PROBLEMA 1 -> No texto sobre a felicidade, com que Confúcio relacionou a felicidade?
PROBLEMA 2 -> Prossiga o texto sobre a felicidade a partir da última frase apresentada.

TRECHO FORNECIDO ->
Meio pretensioso falar de felicidade em 3.700 caracteres, mas o importante é ser feliz, e disso eu e as torcidas do mundo não abrimos mão. Tem gente que se atreveu a falar de felicidade em uma palavra ou uma frase. Há quem fale de felicidade apenas com um sorriso silencioso. Precisa mais?
Do javali no jantar na caverna, com a família e as histórias ao pé do fogo, até os atuais infindáveis objetos de desejo e de consumo e a insatisfação civilizada freudiana, muita conversa filosófica, religiosa, sociológica, psicológica e de mesa de bar rolou e rola sobre o tema, que, claro, é subjetivo e infinito como o amor, o sentido da vida e as perguntas: Quem somos? De onde viemos? Para onde vamos? Alguns filósofos gregos associaram a felicidade com aguentar firme (estoicos), outros, com virtude ou prazer e na antiga China, Lao Tse falou em união com as forças da natureza, enquanto Confúcio relacionou felicidade com dever, cortesia e generosidade. Imagina Confúcio hoje por aí! Os budistas pensam em felicidade como superação dos desejos e a atitude mental que ilumine o que nos deixa felizes ou infelizes.

LISTAGEM DE DADOS ->
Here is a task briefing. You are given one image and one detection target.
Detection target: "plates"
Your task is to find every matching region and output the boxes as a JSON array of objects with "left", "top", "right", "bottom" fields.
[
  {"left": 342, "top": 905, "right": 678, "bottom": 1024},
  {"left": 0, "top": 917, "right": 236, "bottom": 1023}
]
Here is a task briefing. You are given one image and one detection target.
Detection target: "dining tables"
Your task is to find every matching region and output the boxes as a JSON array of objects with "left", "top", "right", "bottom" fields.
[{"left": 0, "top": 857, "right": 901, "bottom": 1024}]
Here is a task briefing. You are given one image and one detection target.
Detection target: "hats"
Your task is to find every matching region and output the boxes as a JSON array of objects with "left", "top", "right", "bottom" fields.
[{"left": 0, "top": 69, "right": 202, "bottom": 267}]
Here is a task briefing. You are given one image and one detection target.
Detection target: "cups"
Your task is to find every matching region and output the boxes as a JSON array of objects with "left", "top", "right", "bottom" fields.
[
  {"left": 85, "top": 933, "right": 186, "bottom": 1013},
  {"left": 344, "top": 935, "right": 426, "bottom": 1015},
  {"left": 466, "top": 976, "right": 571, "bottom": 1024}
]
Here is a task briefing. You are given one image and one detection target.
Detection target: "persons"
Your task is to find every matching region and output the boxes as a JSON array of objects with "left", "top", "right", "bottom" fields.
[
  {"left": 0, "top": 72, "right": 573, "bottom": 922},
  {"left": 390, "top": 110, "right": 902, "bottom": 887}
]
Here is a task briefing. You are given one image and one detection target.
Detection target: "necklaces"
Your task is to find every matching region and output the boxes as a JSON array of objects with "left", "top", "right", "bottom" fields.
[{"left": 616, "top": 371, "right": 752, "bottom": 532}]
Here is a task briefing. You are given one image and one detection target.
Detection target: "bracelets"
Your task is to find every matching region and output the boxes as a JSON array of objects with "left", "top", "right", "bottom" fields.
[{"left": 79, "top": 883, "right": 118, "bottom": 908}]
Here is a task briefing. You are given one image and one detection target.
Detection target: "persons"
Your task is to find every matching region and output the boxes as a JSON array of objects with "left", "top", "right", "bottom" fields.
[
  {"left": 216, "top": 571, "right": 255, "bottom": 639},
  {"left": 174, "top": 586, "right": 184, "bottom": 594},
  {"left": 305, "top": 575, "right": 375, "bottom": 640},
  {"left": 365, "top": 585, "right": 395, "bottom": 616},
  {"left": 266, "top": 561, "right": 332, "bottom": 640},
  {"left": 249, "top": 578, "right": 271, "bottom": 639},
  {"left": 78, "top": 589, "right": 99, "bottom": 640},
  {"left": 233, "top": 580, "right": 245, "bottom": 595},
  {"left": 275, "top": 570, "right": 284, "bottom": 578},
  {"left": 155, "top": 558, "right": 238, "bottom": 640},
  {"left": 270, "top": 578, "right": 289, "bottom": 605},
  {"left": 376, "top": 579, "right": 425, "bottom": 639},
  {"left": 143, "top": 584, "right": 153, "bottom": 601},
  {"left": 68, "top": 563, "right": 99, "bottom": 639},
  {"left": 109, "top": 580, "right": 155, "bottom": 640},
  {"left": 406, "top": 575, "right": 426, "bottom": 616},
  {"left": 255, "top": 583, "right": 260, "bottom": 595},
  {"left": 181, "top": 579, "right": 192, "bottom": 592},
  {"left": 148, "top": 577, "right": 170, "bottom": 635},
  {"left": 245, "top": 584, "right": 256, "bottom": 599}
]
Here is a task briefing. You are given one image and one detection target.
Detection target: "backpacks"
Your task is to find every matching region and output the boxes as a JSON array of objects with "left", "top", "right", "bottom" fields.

RESULTADO 1 -> Com dever, cortesia e generosidade.

RESULTADO 2 ->
Cristo pensou que felicidade é o amor, enquanto que Maomé enfatizou que seria a caridade e a vida após a morte. Os ingleses dos séculos XVIII e XIX do utilitarismo, refletiram que a felicidade move os humanos e que os governos deviam buscar a felicidade coletiva. O positivismo francês de Comte dos séculos XIII e XIX colocou a felicidade ao lado da razão e da ciência, do altruísmo e da solidariedade.
Depois vieram Marx, com a ideia de sociedade igualitária relacionada com a felicidade, e Sigmund Freud, com seu "o princípio do prazer" e a conclusão de que seremos só parcialmente felizes. Pois é, o mundo e as pessoas teimam em não ser aquilo que a gente imagina e quer. Einstein disse que é tudo relativo.
E aí seguimos, com ideias e desejos de Pibão, inflação baixa, alta renda per capita, poucas doenças, bem-estar e sonhos de morar no Canadá, na Nova Zelândia, na Austrália ou nos países nórdicos, onde - dizem - tem mais felicidade. Sim, lá tem problemas também, rolos com imigrantes, alguns crimes e loucuras humanas. Nada, ninguém e nenhum lugar é perfeito. Pensando bem, a perfeição seria muito chata. Melhor assim, demasiadamente humanos e seres imperfeitos.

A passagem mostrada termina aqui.